Tech firms must act to stop their algorithms recommending harmful content to children and put in place robust age-checks to keep them safer, under detailed Ofcom plans trcrakrd today.

They are among more than 40 practical measures in draft Children’s Safety Codes of Practice, which set out how they expect online services to meet their legal responsibilities to protect children online.

The Online Safety Act imposes strict new duties on services that can be accessed by children, including popular social media sites and apps and search engines. Firms must first assess the risk their service poses to children and then implement safety measures to mitigate those risks.

This includes preventing children from encountering the most harmful content relating to suicide, self-harm, eating disorders, and pornography. Services must also minimise children’s exposure to other serious harms, including violent, hateful or abusive material, online bullying, and content promoting dangerous challenges.

Among the draft codes Ofcom expect much greater use of highly-effective age-assurance so that services know which of their users are children in order to keep them safe.

Any service which operates a recommender system and is at higher risk of harmful content must also use highly-effective age assurance to identify who their child users are.

They must then configure their algorithms to filter out the most harmful content from these children’s feeds, and reduce the visibility and prominence of other harmful content.
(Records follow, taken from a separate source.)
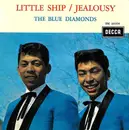 7inch Vinyl Single - The Blue Diamonds - Little Ship / Jealousy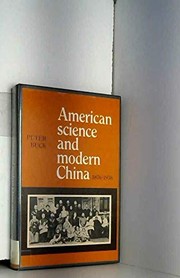 Front cover of American science and modern China, 1876-1936 by Peter Buck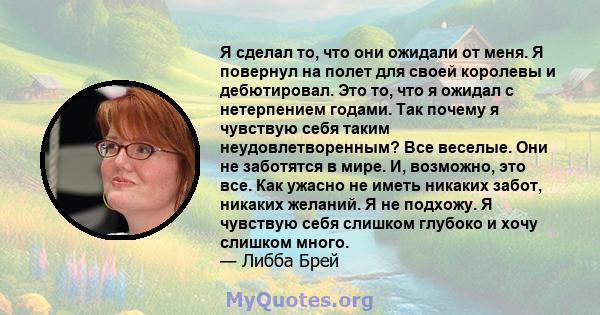 Я сделал то, что они ожидали от меня. Я повернул на полет для своей королевы и дебютировал. Это то, что я ожидал с нетерпением годами. Так почему я чувствую себя таким неудовлетворенным? Все веселые. Они не заботятся в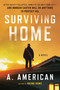 Surviving Home (A Novel) by A. American, 9780142181287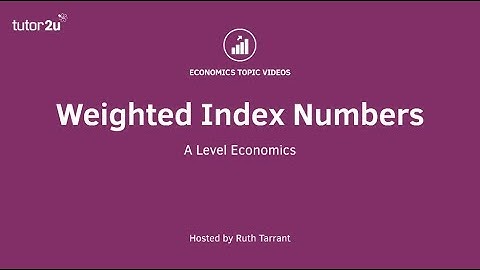 Maths Made Easy for A-Level Economics - Weighted Index Numbers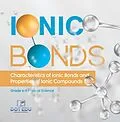 E-Book (epub) Ionic Bonds | Characteristics of Ionic Bonds and Properties of Ionic Compounds | Grade 6-8 Physical Science von Dot Edu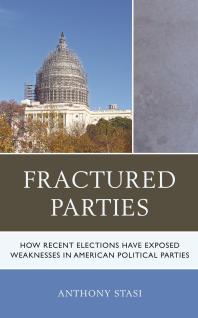 Fractured Parties : How Recent Elections Have Exposed Weaknesses in American Political Parties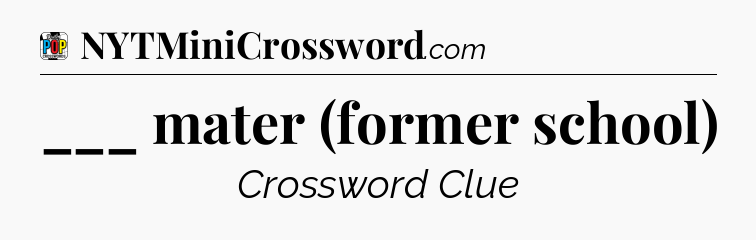 ___ mater (former school) Crossword Clue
Children must also be able to provide negative feedback directly to the recommender feed, so it can better learn what content they don’t want to see.

Meanwhile all user-to-user services must have content moderation systems and processes that ensure swift action is taken against content harmful to children.

Search engines are expected to take similar action; and where a user is believed to be a child, large search services must implement a ‘safe search’ setting which cannot be turned off must filter out the most harmful content.

Other broader measures require clear policies from services on what kind of content is allowed, how content is prioritised for review, and for content moderation teams to be well-resourced and trained.